SOURCE PASSAGE:
★ ★ ★ ★ ★ ★ ★
Tuesday, 09, Jun, 2026
 
 
 
Expand O P Jindal Global University
 
  
  
 
 
 

Multiplex Association Of India vs The State Of Andhra Pradesh
2022 Latest Caselaw 1888 AP

Citation : 2022 Latest Caselaw 1888 AP
Judgement Date : 20 April, 2022

Andhra Pradesh High Court - Amravati
Multiplex Association Of India vs The State Of Andhra Pradesh on 20 April, 2022
Bench: D.V.S.S.Somayajulu
         HON'BLE SRI JUSTICE D.V.S.S.SOMAYAJULU



                             I.A.No.1 of 2022
                                     in
                           W.P.No.7094 of 2022

ORDER :

The writ petition is filed questioning the G.O.Ms.No.13

dated 07.03.2022. The interlocutory application is filed to stay

all further proceedings in G.O.Ms.No.13, but when the

arguments were advanced, Sri P.Veera Reddy, learned senior

counsel for the petitioner urged that the petitioners are

essentially questioning the last part of para 3, wherein the

respondent-Government has included the service charges for

online booking in the overall rate. The prayer is therefore

limited to the inclusion of the service charges for online booking

in the cinema theatres in the overall price for admission.
★ ★ ★ ★ ★ ★ ★
PROVIDED MATERIAL:
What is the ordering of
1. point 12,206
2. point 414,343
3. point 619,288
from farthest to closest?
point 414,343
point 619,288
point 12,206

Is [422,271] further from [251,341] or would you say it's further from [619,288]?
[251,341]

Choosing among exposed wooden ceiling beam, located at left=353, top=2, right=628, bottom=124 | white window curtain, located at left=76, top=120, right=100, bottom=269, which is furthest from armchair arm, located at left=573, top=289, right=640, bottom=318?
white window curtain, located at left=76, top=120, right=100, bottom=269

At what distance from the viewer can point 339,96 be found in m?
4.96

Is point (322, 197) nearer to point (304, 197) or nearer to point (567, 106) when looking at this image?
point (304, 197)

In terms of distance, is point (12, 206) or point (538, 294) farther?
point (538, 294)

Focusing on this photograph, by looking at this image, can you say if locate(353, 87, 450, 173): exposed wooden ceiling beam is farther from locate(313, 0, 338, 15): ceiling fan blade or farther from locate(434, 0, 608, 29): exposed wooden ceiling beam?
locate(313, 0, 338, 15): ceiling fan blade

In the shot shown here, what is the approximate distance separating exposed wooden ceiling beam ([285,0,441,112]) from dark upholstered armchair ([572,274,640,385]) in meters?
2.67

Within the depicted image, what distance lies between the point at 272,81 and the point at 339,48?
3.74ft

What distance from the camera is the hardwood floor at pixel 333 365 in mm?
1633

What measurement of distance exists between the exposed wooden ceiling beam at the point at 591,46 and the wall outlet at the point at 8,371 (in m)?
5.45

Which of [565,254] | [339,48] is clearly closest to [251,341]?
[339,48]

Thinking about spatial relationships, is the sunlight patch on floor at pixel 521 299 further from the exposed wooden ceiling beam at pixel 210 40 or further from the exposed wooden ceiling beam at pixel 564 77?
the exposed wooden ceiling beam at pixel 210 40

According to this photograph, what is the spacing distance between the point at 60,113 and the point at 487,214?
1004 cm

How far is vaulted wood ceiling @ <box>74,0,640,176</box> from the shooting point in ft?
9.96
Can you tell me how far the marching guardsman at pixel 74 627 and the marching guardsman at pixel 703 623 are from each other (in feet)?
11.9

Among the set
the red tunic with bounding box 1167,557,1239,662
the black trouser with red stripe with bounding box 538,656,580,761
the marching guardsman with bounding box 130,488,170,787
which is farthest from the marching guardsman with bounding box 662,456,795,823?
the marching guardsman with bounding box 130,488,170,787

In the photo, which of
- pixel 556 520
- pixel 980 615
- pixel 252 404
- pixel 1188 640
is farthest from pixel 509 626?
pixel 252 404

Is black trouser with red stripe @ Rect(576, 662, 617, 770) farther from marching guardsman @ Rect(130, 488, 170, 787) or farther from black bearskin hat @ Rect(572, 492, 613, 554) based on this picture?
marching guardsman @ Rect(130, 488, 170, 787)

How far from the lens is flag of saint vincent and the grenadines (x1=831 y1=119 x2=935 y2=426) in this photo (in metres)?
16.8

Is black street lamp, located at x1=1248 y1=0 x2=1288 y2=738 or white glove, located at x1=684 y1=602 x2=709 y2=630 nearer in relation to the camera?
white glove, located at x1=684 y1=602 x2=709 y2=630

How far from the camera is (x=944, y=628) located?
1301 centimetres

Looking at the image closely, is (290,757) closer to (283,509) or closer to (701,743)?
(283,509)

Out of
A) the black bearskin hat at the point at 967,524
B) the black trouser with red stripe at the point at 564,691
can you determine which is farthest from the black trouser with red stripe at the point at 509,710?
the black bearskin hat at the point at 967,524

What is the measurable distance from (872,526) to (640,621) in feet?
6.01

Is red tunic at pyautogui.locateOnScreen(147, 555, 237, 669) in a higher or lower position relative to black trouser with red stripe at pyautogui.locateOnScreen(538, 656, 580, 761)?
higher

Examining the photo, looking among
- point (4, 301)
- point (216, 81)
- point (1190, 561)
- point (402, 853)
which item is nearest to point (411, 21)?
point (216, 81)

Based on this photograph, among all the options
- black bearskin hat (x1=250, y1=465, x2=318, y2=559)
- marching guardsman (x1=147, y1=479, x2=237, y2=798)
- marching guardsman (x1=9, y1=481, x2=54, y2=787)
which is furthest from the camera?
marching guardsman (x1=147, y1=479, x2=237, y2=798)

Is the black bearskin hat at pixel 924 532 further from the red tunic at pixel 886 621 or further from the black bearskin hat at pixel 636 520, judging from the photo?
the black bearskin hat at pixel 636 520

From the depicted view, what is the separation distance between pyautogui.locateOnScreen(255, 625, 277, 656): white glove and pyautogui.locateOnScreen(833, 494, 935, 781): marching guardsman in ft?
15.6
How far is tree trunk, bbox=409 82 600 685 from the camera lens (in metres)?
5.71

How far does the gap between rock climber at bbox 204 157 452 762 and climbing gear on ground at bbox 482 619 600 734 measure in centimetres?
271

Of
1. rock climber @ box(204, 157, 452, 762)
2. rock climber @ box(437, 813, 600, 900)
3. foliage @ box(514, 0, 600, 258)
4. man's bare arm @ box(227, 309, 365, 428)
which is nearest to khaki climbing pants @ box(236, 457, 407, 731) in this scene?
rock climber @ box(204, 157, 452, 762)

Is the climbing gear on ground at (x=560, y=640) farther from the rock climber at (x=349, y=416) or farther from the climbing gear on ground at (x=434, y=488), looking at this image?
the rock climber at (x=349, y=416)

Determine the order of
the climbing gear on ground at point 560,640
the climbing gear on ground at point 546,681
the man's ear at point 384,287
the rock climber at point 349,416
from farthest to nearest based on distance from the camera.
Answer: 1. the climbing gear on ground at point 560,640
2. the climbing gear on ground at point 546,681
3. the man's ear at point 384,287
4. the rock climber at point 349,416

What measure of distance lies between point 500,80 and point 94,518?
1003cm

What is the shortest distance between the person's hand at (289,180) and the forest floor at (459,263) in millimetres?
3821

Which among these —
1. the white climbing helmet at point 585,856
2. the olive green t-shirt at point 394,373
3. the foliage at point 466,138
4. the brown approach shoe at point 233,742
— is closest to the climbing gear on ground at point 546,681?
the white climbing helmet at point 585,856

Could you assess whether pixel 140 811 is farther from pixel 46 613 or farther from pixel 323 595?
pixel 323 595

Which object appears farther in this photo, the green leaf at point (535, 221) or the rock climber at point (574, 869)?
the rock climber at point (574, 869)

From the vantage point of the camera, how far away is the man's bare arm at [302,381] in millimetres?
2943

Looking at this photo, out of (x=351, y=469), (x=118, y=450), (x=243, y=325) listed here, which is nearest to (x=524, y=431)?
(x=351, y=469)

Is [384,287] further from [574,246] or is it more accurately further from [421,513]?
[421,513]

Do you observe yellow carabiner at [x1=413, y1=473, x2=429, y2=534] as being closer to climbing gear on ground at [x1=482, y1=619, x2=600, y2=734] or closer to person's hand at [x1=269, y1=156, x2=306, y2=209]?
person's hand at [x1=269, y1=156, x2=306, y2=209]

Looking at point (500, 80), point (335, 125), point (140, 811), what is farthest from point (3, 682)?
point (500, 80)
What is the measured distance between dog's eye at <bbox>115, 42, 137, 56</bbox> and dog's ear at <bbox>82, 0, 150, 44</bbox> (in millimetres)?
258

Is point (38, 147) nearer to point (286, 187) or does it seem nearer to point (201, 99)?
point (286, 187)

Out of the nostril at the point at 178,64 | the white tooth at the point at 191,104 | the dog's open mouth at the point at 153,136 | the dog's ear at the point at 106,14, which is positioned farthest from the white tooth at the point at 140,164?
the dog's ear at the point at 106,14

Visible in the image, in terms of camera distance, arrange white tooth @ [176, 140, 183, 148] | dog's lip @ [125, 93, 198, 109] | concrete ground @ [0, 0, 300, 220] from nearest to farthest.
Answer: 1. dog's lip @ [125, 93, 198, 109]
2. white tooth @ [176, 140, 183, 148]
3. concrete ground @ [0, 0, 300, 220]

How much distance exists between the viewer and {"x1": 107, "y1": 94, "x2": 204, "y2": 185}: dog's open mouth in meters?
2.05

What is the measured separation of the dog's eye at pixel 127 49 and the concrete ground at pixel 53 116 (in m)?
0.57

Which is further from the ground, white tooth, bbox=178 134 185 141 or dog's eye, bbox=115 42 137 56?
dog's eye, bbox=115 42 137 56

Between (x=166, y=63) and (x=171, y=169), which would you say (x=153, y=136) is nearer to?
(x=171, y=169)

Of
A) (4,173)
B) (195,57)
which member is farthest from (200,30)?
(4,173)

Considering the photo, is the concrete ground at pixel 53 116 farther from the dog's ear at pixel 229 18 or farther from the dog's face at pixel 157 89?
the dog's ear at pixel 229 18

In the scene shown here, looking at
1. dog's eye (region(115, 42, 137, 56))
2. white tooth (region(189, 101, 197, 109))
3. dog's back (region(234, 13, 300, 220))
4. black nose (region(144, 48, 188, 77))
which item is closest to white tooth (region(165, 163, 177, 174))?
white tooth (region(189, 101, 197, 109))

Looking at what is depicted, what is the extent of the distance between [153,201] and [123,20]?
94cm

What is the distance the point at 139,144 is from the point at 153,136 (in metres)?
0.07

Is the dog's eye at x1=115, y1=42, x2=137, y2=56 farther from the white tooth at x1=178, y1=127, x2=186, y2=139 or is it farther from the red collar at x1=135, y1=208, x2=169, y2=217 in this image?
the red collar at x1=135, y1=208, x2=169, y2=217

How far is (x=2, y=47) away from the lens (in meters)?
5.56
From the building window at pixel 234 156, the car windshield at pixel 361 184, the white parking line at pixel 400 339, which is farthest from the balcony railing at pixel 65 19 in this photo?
★ ★ ★ ★ ★ ★ ★
Carry on the court order about online booking service charges, picking up right after its last sentence.

Sri Veera Reddy, learned senior counsel appeared for the

petitioner, who are the Multiplex Association of India. The

petitioner's claim to represent the owners of Multiplexes in

India. The authorized signatory and the deponent is the

Manager of PVR Cinemas in Vijayawada. It is their contention

on various grounds that the inclusion of service charges for

online booking of tickets is contrary to law. It is opposed to the

provisions of the A.P.Cinemas Act, devoid of reasonable

classification and amounts to reasonable restriction. According

to the learned counsel, it is also a case of Executive

overreach and is totally opposed to law. He submits that with a

mere GO the rates are sought to be regulated and controlled.

Learned senior counsel submits that it is not known on what

basis respondents came to the conclusions. He points out that

there were a series of litigations / writ petitions which were filed

challenging the earlier Government Orders on the subject. An

interim order granted by a learned single Judge is also filed and

relied upon. Learned senior counsel submits that the impugned

Government Order states that a committee was constituted on

17.02.2022, pursuant to the orders of the high Court in Writ

Appeal Nos.831 and 832 of 2021. It is alleged at more than once

place that the respondents have not filed copies of the minutes

dated 17.03.2022 and that the impugned G.O. was formulated

on the basis of closed door discussions. It is also asserted that

the petitioners were never consulted or kept abreast of this

entire process prior to the fixation of the rates or the

recommendations of the said committee. Issues about the

meeting are asserted both in the writ affidavit and in the

rejoinder. It is also asserted that members of the petitioners-

association were not invited for discussion nor were they

consulted in this matter.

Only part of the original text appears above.